The educational version, EduBOSS, is customised for Indian schools. There are many games available with EduBOSS. These games can be further modified to help children learn Sanskrit. For example, the game called Gbrainy offers a variety of mathematical problems. This game can be modified to include Vedic mathematical problems. Similarly, the KDE based game Kanagram, which offers puzzles based on English anagrams, can be modified to include Sanskrit anagrams. I hope somebody will take up this challenge and modify these games, so that a lot of children can have the best of both worlds – that of Sanskrit and open source software.

Indian Heritage Group of C-DAC
While searching for the details of BOSS, I came across the Indian Heritage Group (IHG) of C-DAC, whose group coordinator is Dr P. Ramanujan. IHG is responsible for Sanskrit and Vedic processing using computers. I don’t remember the book in which I read that Srinivasa Ramanujan had single-handedly derived every mathematical equation ever conceived by the western intellects collectively. When I came across the works of Dr P. Ramanujan, I had the same feeling. Whatever the entire western community has done to preserve and propagate Sanskrit has been done single-handedly by Dr P. Ramanujan.
I am not qualified enough to comment on his works. My knowledge of Sanskrit is not adequate to assess his brilliant work. But I feel I am privileged to discuss the work of Dr Ramanujan in the field of Sanskrit related software. He has created a database of over 30,000 sutras from the sastras all by himself, named Sakala Sastra Sutra Kosa. He was also instrumental in the development of ISCII (Indian Script Code for Information Interchange), for which he developed the Vedic part. He developed a software called DESIKA to generate and analyse Sanskrit words. DESIKA software can be used for noun generation, verb generation for all tenses, grammatical analysis of words in a sentence, etc. He was also responsible for digitising a lot of old Sanskrit manuscripts. IHG has also developed other software like C-VYASA, which can be used as a Vedic editor and Sanskrit authoring system. The group has developed a searchable knowledge base of Vedas. Currently, IHG is developing software called Swadhyaya, which is a self-teaching system for Sanskrit.

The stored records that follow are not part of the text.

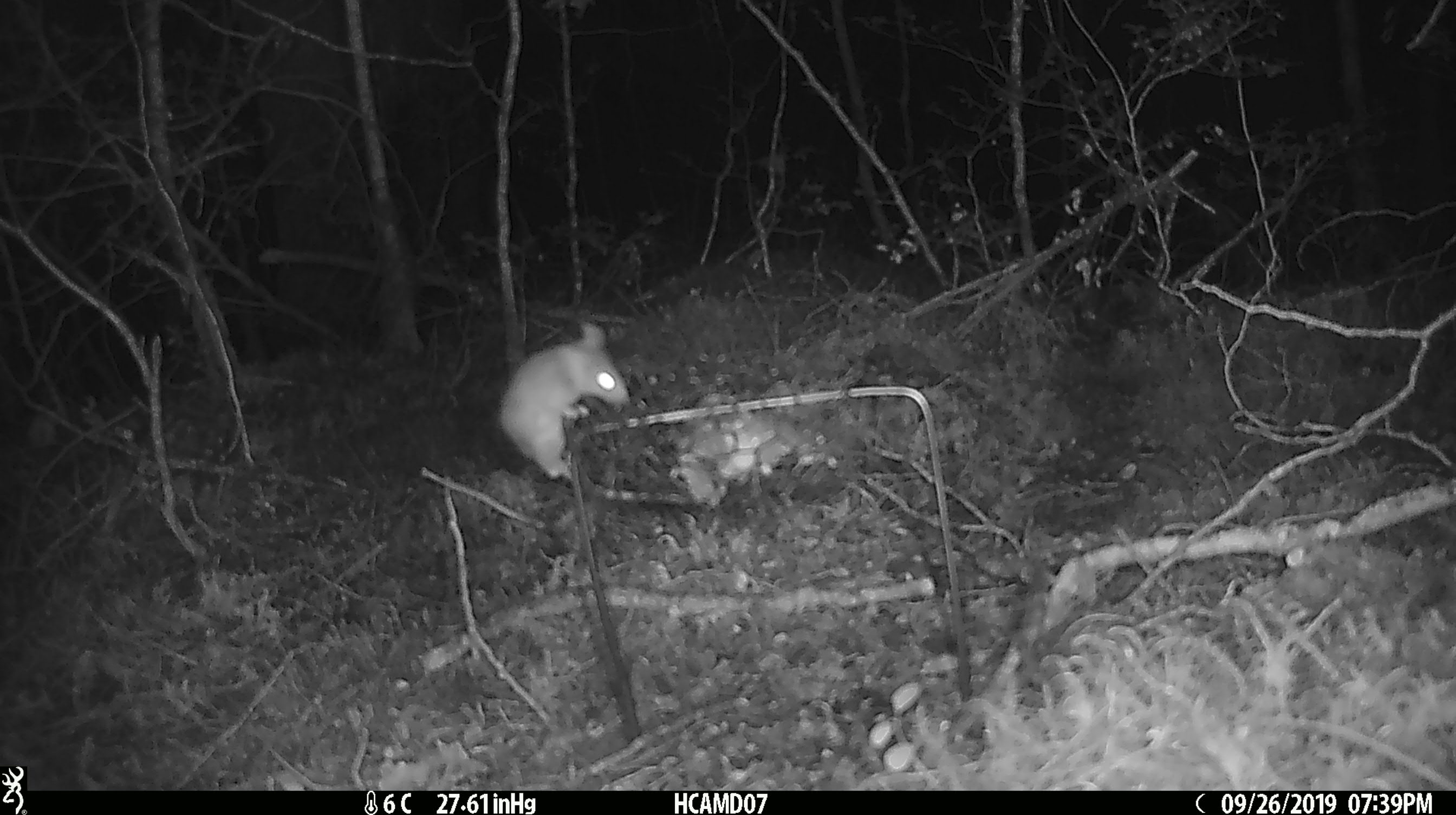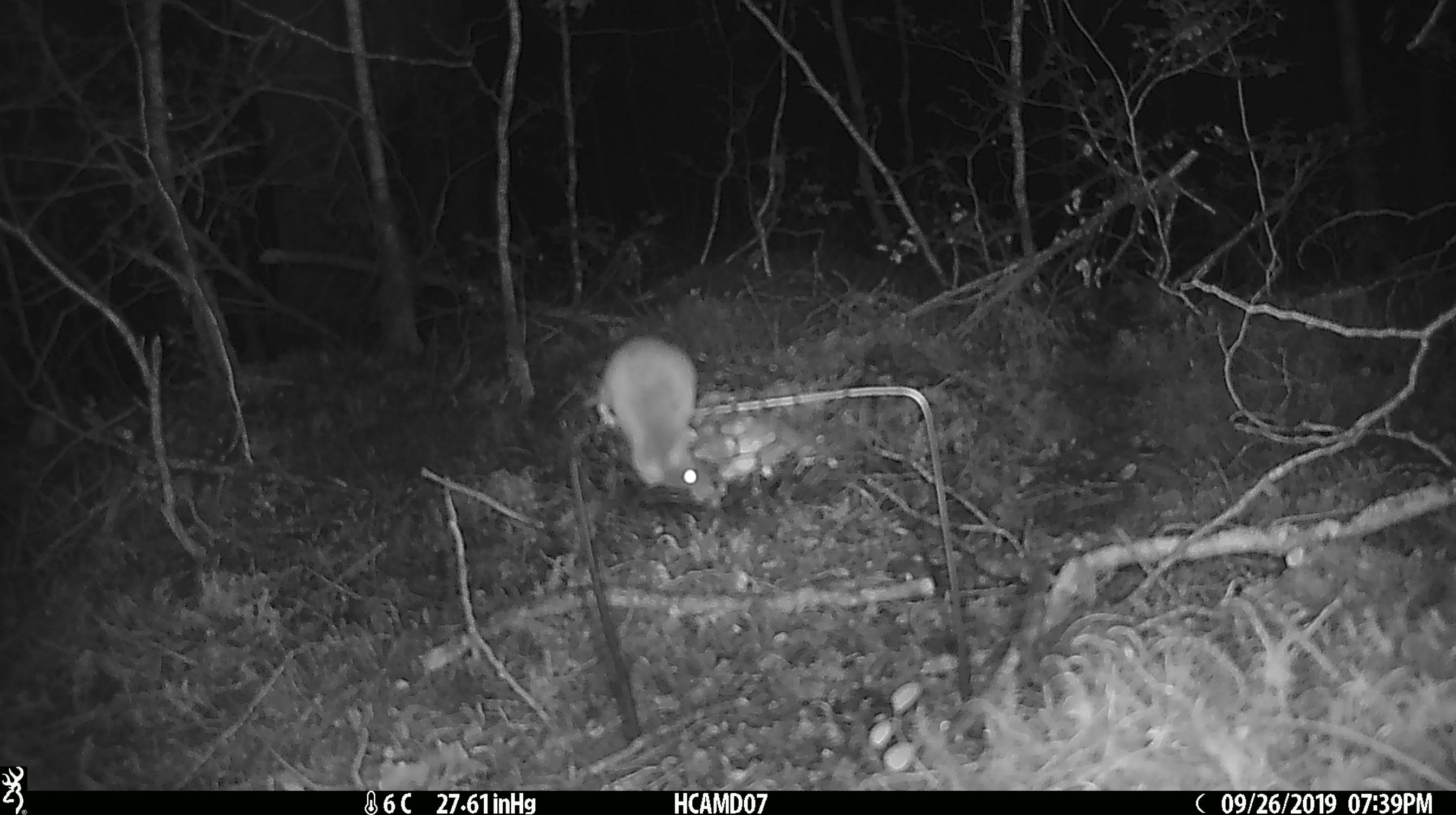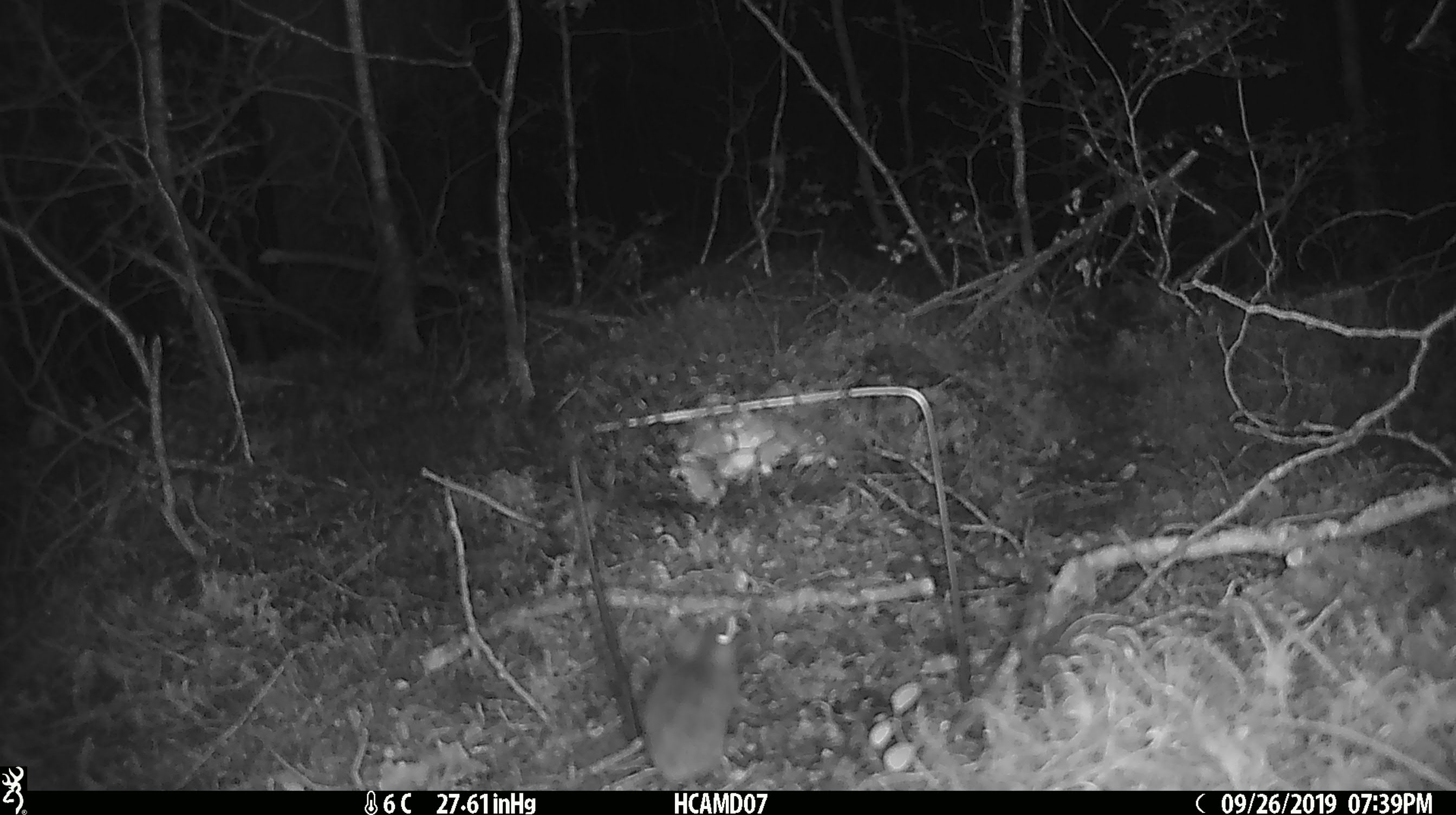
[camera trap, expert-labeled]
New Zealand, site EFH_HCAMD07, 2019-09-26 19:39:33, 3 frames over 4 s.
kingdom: Animalia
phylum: Chordata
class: Mammalia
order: Rodentia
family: Muridae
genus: Mus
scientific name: Mus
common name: mouse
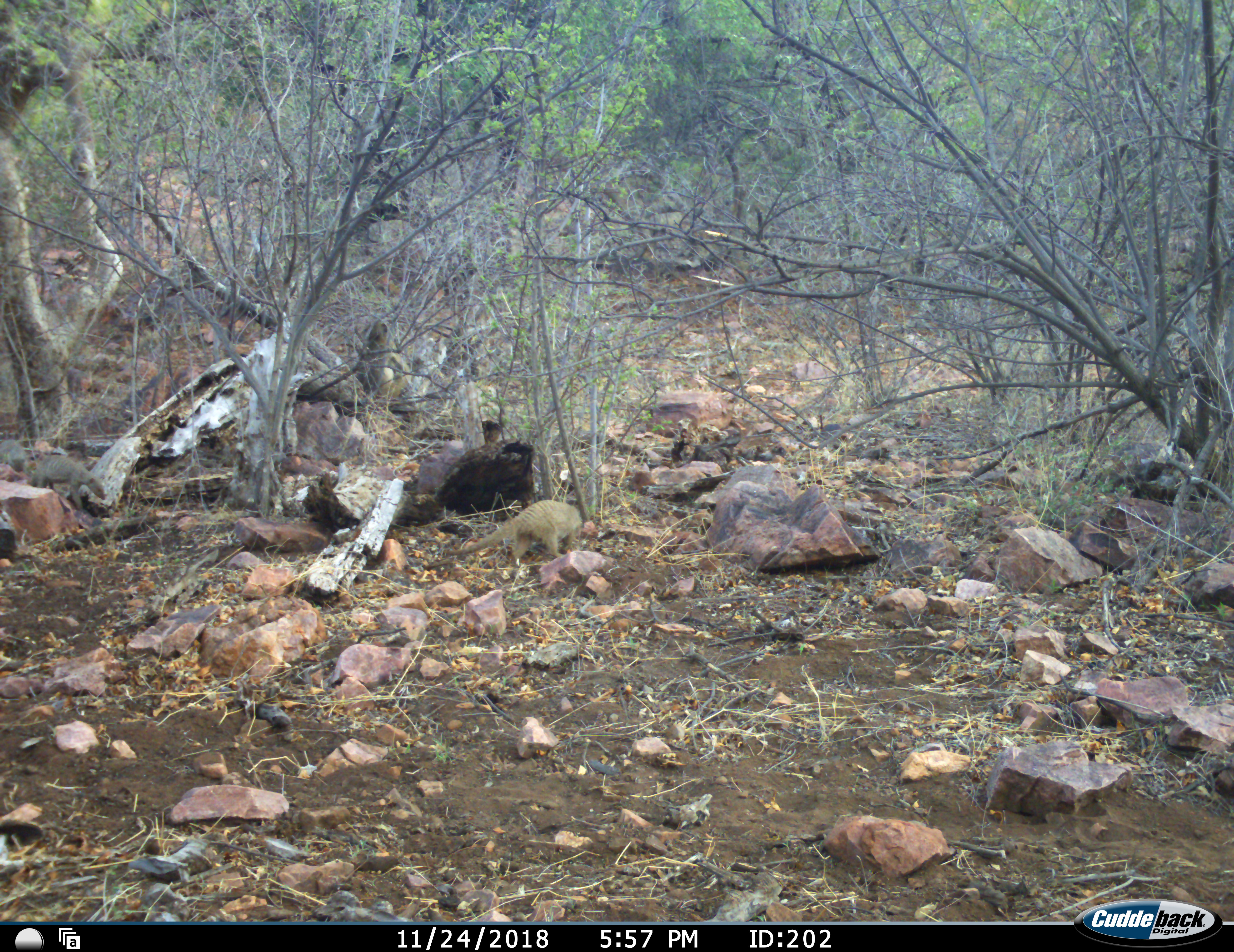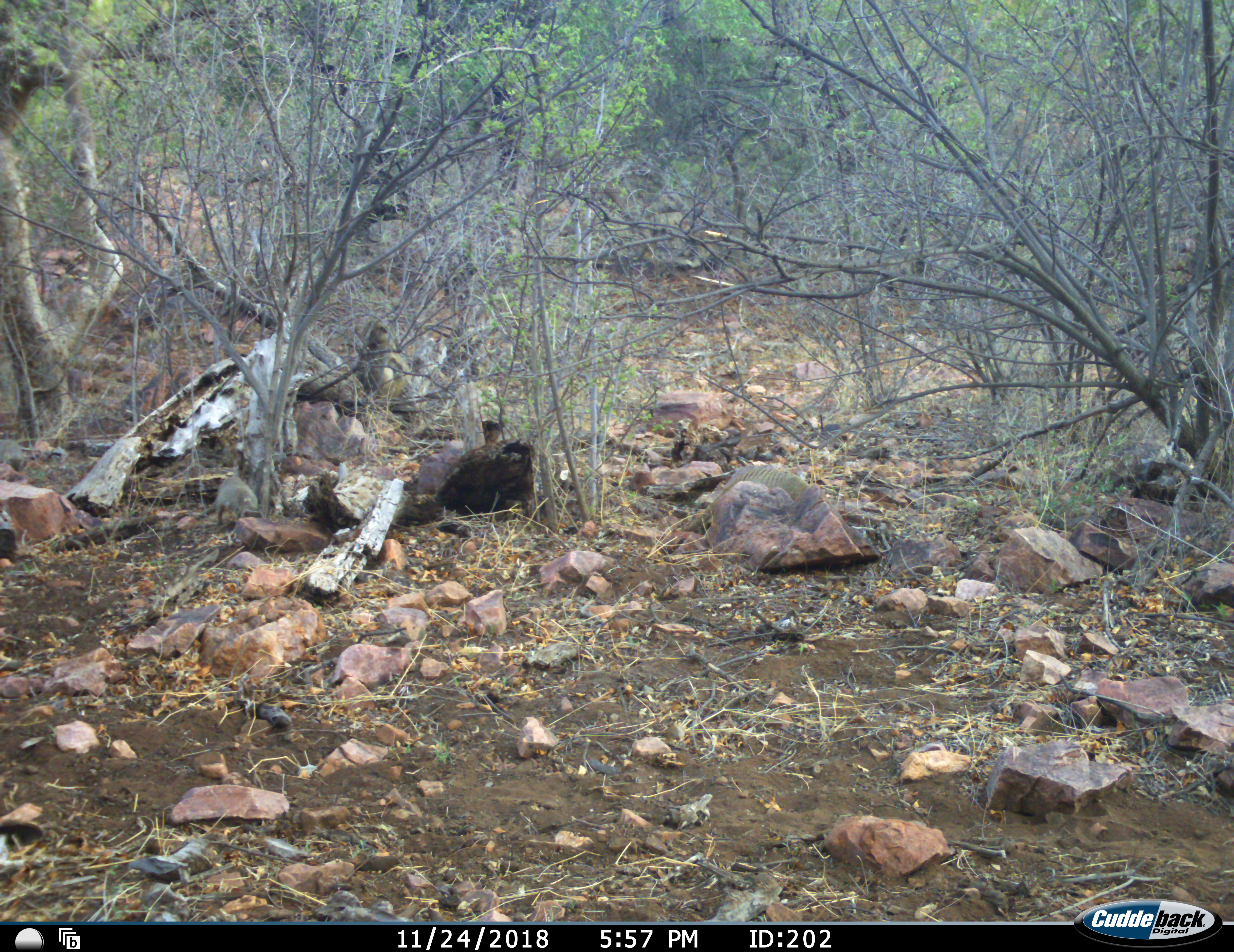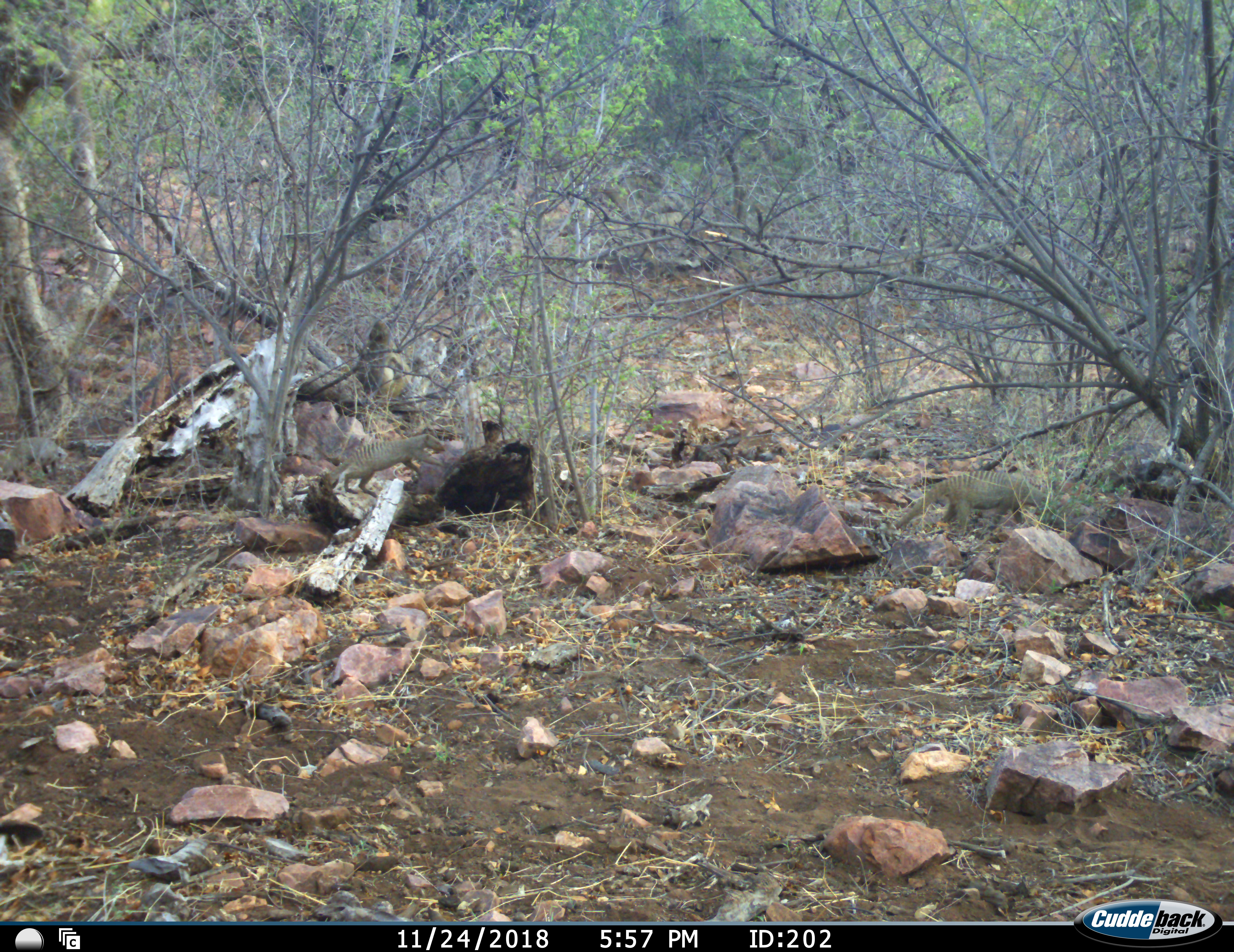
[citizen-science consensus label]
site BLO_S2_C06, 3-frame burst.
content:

Both western as well as Indian computer scientists have contributed to the development of computing for Sanskrit. Providing more and more computing tools for Sanskrit processing will definitely attract a large number of young people to Sanskrit. But it is not just the case of Sanskrit benefiting from computer science alone; it could be the other way round also. Paninian grammar of Sanskrit is considered as unambiguous grammar by many linguists and grammarians. In the field of Natural Language Processing (NLP), it is absolutely essential to have unambiguous grammar. Paninian grammar might give a better insight to solving this long standing problem. Similarly, the hidden treasures of Vedic mathematics could also help computer science advance further. So let us hope this mutually beneficial interaction between computer science and Sanskrit will continue and prosper in the future also.